Content starts

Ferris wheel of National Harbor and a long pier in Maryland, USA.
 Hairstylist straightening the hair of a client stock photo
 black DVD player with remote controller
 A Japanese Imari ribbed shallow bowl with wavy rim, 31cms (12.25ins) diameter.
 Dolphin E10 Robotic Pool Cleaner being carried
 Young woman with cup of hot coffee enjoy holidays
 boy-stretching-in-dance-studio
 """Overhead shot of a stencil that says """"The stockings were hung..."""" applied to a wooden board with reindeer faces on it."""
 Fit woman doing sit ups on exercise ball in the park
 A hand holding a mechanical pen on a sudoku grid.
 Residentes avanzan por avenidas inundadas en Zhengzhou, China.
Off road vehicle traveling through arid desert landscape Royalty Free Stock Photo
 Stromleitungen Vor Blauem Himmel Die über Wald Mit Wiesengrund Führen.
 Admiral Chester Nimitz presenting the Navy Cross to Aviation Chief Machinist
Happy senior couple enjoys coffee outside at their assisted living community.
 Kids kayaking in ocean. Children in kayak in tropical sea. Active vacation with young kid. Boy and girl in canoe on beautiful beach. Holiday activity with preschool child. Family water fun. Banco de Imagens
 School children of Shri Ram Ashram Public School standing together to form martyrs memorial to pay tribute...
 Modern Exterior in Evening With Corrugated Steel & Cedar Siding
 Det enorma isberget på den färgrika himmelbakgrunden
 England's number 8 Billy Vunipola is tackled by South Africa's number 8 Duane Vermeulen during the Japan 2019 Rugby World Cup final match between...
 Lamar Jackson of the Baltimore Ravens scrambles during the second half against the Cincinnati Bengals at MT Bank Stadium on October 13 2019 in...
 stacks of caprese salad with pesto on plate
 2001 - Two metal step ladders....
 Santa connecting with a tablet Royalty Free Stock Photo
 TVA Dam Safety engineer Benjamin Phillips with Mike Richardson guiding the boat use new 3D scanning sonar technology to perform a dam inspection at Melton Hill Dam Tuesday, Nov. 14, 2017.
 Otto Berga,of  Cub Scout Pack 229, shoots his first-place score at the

Content ends

### [PROBLEM DETAILS]
The word is "Royalty". Copy every line above where it appears.

### [TASK SOLUTION]
Off road vehicle traveling through arid desert landscape Royalty Free Stock Photo
 Santa connecting with a tablet Royalty Free Stock Photo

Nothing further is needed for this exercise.